High nitrogen levels are caused by sewer system overflows, atmospheric emissions from vehicles and industrial sources, and runoff from farms, lawns and city streets. Friends of Casco Bay has headed a long-term campaign to get homeowners to stop using lawn fertilizers, a major source of nitrogen in runoff.

Past sampling has shown that nitrogen levels are highest near river mouths, shorelines and sewer overflow pipes. The water quality improves farther offshore.


The idea for Sunday’s sampling, dubbed Nabbing Nitrogen, was to try to pinpoint sources of nitrogen in Portland Harbor with the goal of finding more ways to reduce its introduction into the bay.

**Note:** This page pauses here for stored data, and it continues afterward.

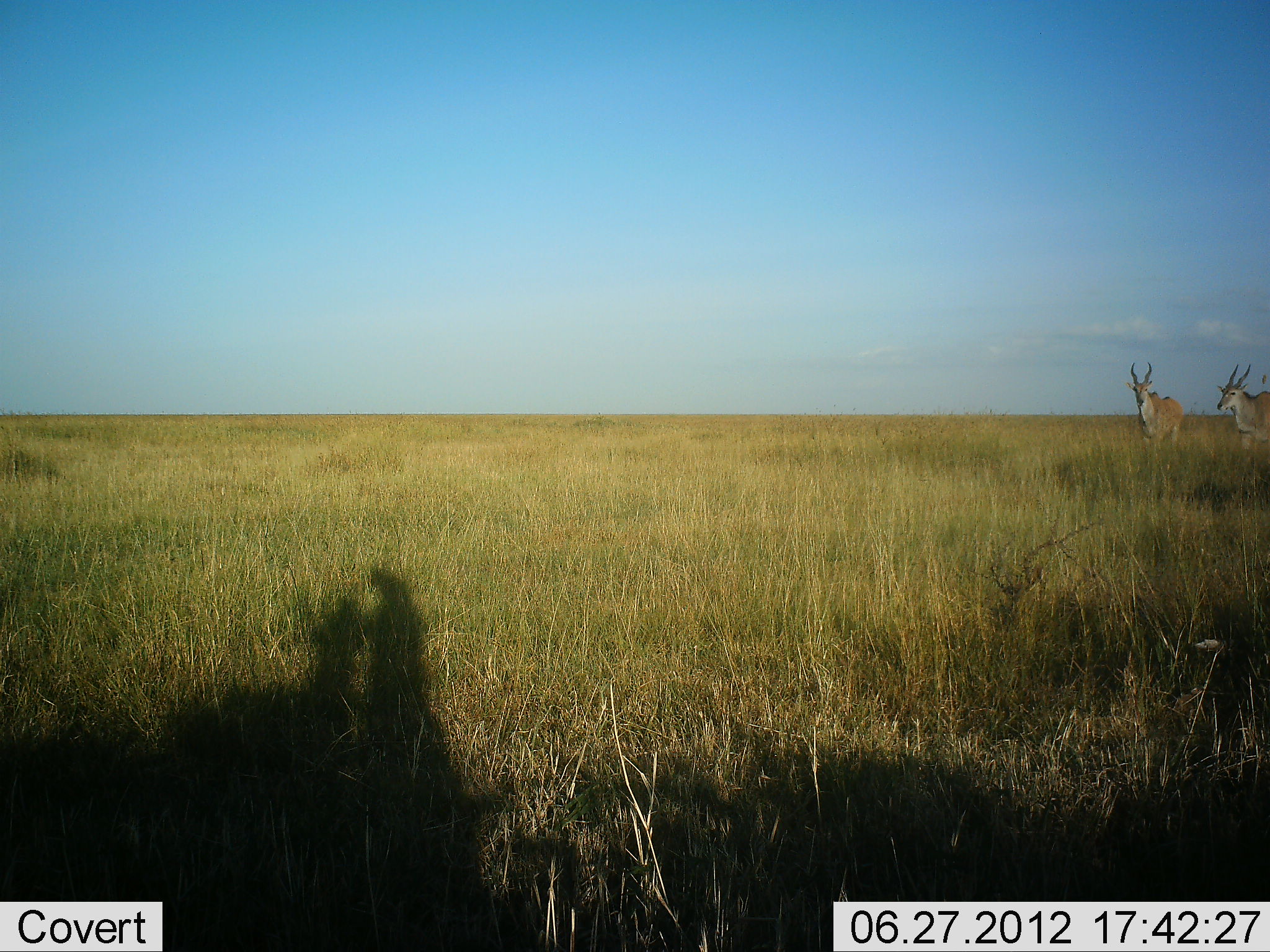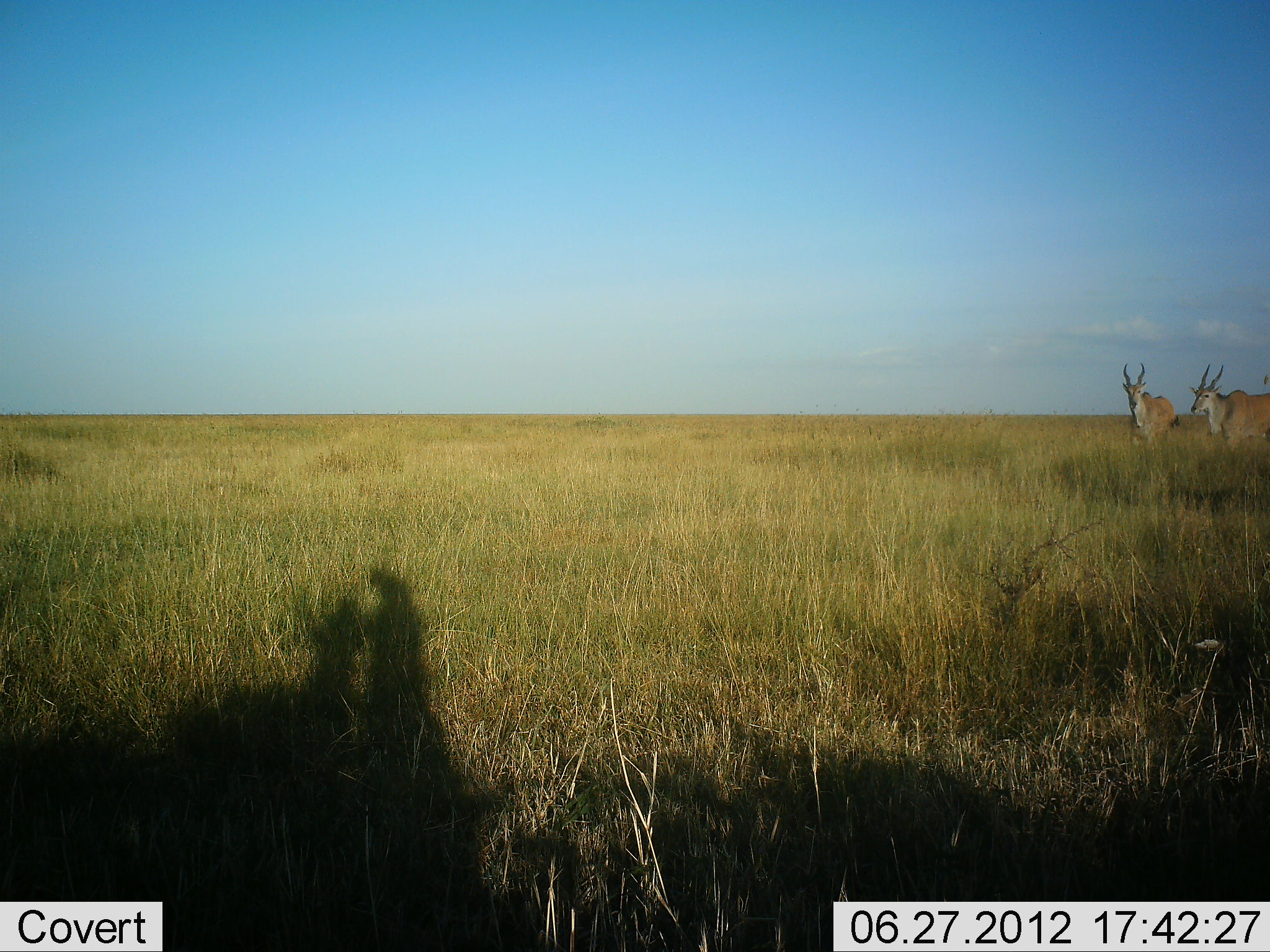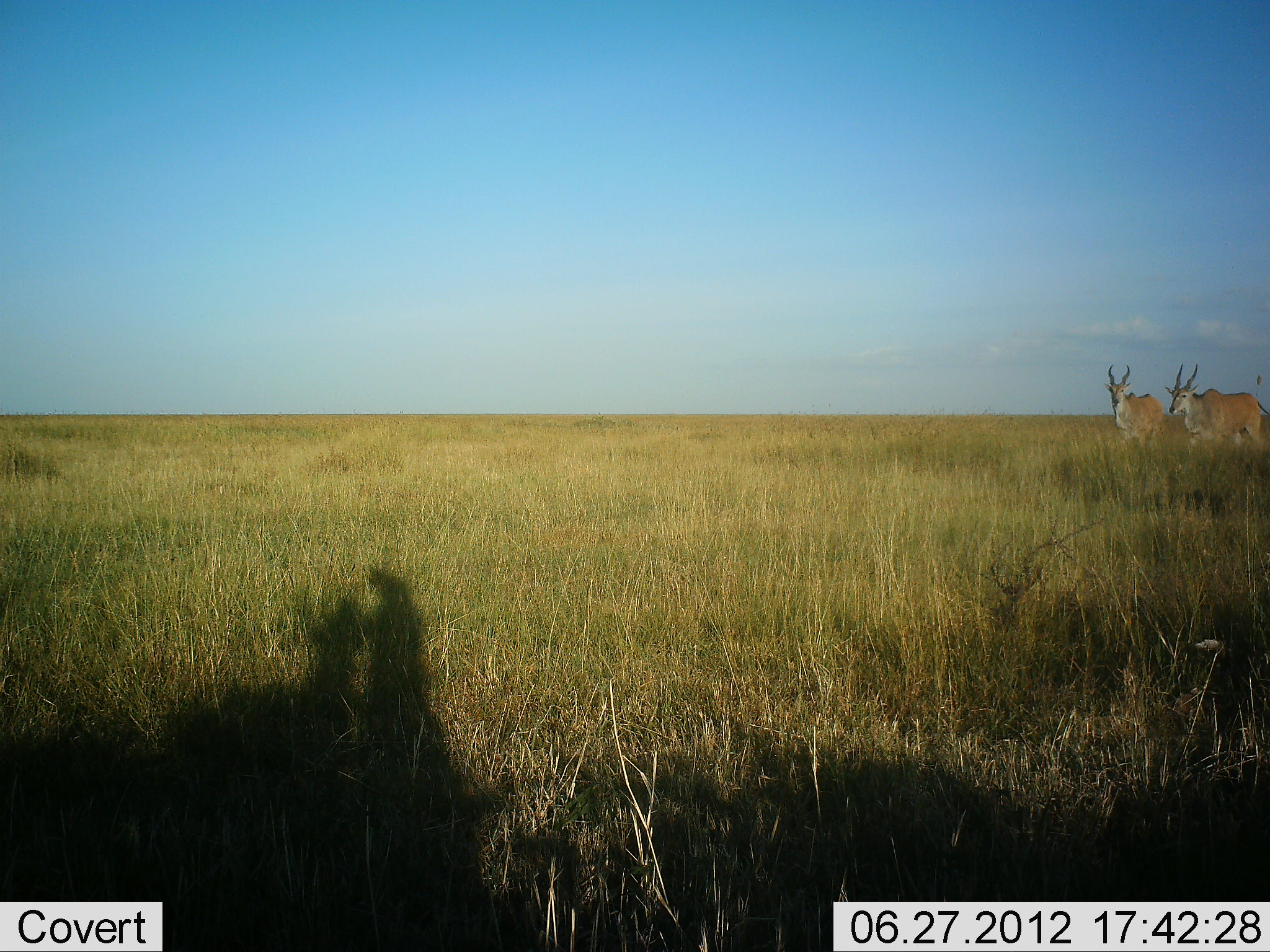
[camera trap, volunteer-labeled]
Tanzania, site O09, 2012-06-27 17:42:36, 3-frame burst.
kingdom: Animalia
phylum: Chordata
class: Mammalia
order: Artiodactyla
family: Bovidae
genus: Tragelaphus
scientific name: Tragelaphus oryx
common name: eland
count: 2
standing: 10%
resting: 10%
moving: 80%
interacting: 0%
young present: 0%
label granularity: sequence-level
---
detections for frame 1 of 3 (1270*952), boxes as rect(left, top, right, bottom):
animal: rect(1215, 363, 1270, 452); rect(1125, 360, 1182, 444)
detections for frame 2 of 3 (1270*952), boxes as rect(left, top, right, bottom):
animal: rect(1189, 367, 1270, 449); rect(1119, 363, 1177, 449)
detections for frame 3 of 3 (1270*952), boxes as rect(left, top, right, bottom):
animal: rect(1165, 362, 1270, 451); rect(1103, 362, 1165, 449)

Volunteers took water samples from about 80 sites, at low tide, precisely at 10:10 a.m. Plans for sampling another 70 sites by volunteers in kayaks and other boats had to be scrapped because of rainy, windy conditions. A staff scientist was able to collect some samples by boat.

The results were frozen within an hour of collection to ensure they remain fresh. They will be sent to a laboratory for analysis, which will take about a month. Results will be announced in the coming months. The city of South Portland and the Maine Department of Environmental Protection are taking part in the project.

Volunteers turned out in force Sunday, and there had been a waiting list for taking part.

“It’s incredible how many people love Casco Bay,” Frignoca said.

Mac Richardson of Windham said he volunteered because it is up to the general public to solve the problem, by reducing the use of lawn fertilizers and cleaning up pet waste.


“I love Maine’s rivers. They are such a blessing to everyone. So anything I can do to make our waters better is something I want to do,” Richardson said.

Members of Portland Public Works’ water resources staff also volunteered.

“This is our way of joining hands and being a good partner,” said Nancy Gallinaro, water resources manager.